Models

Your Turn 1

  • Change the working directory to the folder where wages.xlsx is located and this file is saved.
  • Then import wages.xlsx as wages and copy the code to your setup chunk.
  • Be sure to set NA: to NA.
  • Switch the eval option in the YAML header to true.

Your Turn 2

  • Fit the model

\[ \log(\text{income}) = \beta_0 + \beta_1 \cdot \text{education} + \epsilon \]

  • Store the result in an object called mod_e.
  • Examine the output. What does it look like?

Your Turn 3

Use a pipe to model log(income) against height. Then use broom and dplyr functions to extract:

  1. The coefficient estimates and their related statistics
  2. The adj.r.squared and p.value for the overall model

Your Turn 4

Model log(income) against education and height and sex. Can you interpret the coefficients?

Your Turn 5

Add + geom_smooth(method = lm) to the code below. What happens?

wages |> 
  ggplot(aes(x = height, y = log(income))) +
  geom_point(alpha = 0.1)

Your Turn 6

Use add_predictions() to make the plot below. Facetting is by level of education.

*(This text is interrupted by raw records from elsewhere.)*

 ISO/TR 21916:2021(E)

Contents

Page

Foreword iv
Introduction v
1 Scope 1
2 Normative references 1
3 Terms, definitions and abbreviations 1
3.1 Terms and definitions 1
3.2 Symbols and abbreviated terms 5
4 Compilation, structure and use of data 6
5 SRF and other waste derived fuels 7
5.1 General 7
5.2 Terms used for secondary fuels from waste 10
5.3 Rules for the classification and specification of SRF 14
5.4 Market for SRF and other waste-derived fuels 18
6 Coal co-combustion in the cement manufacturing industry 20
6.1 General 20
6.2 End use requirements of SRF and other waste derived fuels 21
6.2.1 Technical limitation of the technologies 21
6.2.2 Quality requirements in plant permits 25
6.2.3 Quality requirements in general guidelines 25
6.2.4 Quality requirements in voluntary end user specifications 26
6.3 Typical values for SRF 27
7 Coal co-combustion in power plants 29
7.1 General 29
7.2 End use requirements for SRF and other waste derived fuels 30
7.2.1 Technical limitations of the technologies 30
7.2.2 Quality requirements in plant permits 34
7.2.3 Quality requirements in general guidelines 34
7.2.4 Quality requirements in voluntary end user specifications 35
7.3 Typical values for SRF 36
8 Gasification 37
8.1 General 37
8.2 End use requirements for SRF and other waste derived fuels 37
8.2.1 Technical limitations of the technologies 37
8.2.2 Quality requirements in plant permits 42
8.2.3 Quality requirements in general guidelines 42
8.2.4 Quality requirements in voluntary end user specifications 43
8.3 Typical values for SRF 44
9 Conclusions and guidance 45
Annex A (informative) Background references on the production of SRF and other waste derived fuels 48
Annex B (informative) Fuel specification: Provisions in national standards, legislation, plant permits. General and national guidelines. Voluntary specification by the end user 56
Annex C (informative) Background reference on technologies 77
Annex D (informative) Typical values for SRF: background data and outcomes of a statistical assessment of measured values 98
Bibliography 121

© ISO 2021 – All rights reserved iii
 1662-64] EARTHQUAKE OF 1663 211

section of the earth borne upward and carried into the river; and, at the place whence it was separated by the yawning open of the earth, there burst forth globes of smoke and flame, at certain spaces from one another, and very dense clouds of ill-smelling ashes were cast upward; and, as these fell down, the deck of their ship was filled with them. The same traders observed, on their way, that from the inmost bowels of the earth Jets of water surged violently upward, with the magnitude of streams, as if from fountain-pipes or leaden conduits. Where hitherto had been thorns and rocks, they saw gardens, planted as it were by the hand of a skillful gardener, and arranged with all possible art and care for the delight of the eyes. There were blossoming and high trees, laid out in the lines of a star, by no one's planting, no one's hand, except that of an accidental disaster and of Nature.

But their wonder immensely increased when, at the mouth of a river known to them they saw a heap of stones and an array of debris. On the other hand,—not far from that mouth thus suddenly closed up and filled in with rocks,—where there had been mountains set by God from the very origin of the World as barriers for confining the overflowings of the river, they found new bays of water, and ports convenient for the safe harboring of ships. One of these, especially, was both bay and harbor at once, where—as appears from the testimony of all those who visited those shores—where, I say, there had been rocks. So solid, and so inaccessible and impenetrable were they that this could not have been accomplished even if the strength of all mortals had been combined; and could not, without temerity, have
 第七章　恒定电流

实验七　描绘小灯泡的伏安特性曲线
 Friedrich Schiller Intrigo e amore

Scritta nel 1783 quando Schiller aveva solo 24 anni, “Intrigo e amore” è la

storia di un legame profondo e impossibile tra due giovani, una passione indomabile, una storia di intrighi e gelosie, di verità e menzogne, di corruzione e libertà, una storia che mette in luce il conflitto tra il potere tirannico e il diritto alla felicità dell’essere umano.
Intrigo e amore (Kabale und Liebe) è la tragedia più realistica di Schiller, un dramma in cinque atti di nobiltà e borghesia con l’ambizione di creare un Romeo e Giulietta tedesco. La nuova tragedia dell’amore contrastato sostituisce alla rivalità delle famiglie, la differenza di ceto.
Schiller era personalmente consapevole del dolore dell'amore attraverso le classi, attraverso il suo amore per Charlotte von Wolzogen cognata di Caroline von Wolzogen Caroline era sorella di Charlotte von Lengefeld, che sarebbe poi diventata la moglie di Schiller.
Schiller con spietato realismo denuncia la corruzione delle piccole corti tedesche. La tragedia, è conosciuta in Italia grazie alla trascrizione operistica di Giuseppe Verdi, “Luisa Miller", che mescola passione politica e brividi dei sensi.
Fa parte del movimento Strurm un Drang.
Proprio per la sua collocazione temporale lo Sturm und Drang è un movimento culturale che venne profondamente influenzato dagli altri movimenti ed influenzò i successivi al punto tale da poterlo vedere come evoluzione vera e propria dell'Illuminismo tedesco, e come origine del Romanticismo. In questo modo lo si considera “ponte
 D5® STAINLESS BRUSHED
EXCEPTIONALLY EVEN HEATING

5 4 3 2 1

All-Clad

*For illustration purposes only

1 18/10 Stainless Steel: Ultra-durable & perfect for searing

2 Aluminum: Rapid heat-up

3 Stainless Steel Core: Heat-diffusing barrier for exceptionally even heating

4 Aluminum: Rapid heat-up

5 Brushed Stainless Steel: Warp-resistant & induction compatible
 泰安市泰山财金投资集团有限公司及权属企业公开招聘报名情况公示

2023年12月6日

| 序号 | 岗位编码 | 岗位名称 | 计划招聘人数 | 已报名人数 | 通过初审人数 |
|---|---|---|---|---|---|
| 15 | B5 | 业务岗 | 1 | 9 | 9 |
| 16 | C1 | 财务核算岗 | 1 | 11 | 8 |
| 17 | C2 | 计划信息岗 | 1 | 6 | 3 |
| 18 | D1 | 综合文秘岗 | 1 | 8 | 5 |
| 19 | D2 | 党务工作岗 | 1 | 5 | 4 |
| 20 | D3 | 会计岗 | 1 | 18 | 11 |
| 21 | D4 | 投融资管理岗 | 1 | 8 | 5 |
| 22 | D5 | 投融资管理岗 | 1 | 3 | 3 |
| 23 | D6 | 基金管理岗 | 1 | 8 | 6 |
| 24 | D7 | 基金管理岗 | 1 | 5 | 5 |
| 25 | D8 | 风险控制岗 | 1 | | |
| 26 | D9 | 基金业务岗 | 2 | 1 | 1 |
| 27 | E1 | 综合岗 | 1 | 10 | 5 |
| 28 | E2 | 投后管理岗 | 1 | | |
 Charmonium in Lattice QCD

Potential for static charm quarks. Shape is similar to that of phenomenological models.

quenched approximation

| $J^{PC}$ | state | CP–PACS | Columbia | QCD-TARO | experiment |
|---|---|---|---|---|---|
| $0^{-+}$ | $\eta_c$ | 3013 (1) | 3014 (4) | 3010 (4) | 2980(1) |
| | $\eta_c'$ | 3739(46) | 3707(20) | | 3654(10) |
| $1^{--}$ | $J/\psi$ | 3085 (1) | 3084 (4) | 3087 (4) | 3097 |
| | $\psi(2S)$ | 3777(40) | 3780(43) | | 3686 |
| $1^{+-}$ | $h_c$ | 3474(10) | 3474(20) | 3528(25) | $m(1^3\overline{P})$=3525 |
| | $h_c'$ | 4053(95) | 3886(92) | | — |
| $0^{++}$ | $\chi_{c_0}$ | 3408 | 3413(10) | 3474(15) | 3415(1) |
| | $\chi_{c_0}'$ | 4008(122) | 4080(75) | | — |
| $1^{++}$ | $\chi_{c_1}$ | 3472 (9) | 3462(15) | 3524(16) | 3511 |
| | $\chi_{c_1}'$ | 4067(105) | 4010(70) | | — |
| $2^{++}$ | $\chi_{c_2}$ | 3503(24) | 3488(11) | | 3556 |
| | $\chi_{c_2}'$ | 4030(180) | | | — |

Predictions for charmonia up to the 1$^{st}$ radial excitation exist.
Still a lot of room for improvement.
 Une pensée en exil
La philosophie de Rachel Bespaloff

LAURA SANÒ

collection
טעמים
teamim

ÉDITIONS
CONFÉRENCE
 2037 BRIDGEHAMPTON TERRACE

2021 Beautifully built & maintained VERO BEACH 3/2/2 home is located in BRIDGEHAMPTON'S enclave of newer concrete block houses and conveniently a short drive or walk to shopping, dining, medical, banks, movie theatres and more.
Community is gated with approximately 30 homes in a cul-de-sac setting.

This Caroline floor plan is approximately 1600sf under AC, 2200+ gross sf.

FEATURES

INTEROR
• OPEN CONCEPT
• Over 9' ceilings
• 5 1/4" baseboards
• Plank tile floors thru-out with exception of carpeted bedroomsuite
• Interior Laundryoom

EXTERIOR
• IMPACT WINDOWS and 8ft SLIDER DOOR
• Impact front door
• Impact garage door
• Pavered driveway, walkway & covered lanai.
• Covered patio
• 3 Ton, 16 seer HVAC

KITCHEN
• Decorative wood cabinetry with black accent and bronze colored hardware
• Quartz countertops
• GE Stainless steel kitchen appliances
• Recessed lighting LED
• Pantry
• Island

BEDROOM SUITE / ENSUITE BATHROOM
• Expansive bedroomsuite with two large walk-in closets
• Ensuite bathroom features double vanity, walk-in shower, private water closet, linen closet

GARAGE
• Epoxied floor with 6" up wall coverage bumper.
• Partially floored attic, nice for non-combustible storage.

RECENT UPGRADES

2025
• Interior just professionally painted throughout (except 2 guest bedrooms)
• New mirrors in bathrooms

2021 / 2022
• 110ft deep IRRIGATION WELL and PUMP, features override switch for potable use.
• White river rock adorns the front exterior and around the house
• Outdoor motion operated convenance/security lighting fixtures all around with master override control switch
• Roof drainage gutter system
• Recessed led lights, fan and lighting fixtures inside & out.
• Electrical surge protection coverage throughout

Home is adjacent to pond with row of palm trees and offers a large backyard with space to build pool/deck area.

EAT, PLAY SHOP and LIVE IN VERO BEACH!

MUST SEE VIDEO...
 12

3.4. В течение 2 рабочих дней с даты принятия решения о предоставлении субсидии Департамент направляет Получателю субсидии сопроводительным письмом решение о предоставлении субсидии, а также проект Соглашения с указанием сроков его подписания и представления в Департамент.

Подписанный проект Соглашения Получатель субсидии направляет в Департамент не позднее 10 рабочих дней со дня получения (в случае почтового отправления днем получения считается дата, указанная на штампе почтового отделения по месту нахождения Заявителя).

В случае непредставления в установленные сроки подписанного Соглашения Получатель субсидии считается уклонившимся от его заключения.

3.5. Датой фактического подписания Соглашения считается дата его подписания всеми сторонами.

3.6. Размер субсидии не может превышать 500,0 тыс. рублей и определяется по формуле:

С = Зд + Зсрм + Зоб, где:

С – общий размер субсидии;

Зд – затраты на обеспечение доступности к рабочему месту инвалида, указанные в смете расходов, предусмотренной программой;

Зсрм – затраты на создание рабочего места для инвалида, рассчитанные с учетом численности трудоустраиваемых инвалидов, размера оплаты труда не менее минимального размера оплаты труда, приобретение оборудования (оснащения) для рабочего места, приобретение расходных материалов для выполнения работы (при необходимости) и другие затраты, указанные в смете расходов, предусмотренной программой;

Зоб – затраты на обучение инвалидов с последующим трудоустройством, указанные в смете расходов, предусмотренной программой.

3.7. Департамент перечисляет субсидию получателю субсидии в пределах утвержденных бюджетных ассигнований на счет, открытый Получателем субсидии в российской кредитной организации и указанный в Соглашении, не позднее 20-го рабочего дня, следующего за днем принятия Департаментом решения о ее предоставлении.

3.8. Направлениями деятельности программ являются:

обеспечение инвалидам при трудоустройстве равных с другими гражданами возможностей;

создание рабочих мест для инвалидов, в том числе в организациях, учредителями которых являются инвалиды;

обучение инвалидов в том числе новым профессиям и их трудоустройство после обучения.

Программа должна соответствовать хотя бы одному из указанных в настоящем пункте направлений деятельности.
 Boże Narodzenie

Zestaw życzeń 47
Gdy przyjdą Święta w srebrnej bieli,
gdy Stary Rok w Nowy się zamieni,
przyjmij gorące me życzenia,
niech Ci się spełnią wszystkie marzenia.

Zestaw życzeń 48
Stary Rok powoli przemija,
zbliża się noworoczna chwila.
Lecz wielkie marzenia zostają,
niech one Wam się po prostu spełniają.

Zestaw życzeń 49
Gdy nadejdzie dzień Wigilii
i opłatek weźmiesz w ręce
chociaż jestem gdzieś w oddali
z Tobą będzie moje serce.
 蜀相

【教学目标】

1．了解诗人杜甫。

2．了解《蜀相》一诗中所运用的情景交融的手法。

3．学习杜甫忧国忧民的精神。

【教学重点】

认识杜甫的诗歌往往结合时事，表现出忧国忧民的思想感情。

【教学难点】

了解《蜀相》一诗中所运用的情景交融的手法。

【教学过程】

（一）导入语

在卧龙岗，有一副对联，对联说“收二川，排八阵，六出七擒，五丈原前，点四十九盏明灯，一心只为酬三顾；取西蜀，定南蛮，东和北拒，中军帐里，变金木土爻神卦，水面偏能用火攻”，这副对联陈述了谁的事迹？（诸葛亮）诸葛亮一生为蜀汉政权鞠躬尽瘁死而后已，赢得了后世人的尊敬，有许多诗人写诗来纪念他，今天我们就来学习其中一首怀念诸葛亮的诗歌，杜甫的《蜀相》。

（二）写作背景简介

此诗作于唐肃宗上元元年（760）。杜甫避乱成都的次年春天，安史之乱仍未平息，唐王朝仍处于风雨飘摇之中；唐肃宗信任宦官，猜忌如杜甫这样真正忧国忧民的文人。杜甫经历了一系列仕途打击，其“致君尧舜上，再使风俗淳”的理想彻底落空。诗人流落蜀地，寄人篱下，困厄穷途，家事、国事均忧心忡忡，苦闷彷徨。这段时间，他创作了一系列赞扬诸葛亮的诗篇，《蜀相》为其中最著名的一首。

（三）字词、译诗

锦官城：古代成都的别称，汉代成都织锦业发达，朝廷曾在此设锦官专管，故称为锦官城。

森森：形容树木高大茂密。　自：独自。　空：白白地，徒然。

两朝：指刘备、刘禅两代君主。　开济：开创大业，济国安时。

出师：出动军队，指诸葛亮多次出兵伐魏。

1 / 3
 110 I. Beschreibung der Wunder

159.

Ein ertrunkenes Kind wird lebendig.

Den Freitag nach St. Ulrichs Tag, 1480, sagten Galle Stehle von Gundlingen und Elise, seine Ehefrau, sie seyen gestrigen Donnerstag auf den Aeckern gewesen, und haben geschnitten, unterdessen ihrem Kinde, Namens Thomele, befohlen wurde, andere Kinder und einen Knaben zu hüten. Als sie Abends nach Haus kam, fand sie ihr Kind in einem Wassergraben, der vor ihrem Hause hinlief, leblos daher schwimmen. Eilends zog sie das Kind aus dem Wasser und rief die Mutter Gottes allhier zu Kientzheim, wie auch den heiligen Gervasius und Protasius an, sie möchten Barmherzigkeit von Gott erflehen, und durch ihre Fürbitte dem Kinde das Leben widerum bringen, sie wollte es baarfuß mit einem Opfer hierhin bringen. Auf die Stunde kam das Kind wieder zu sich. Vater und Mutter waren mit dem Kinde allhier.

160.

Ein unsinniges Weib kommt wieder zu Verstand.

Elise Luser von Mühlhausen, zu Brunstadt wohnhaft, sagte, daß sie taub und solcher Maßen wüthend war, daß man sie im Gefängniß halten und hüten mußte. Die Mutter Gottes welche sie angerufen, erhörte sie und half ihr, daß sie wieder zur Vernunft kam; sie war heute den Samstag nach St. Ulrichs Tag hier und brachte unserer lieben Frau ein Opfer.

# In case you haven't made the ehs model
mod_ehs <- wages|> 
  lm(log(income) ~ education + height + sex, data = _)

# Make plot here

Your Turn 7

Use gather_residuals() to make the plot below.

Caution

Models mod_h and mod_ehs should be available in your environment because you fitted them in previous sections. But you have to fit and store the model mod_eh which stands for education and height.

# Make the plot here

Take Aways

  • Use glance(), tidy(), and augment() from the broom package to return model values in a data frame.

  • Use add_predictions() or gather_predictions() or spread_predictions() from the modelr package to visualize predictions.

  • Use add_residuals() or gather_residuals() or spread_residuals() from the modelr package to visualize residuals.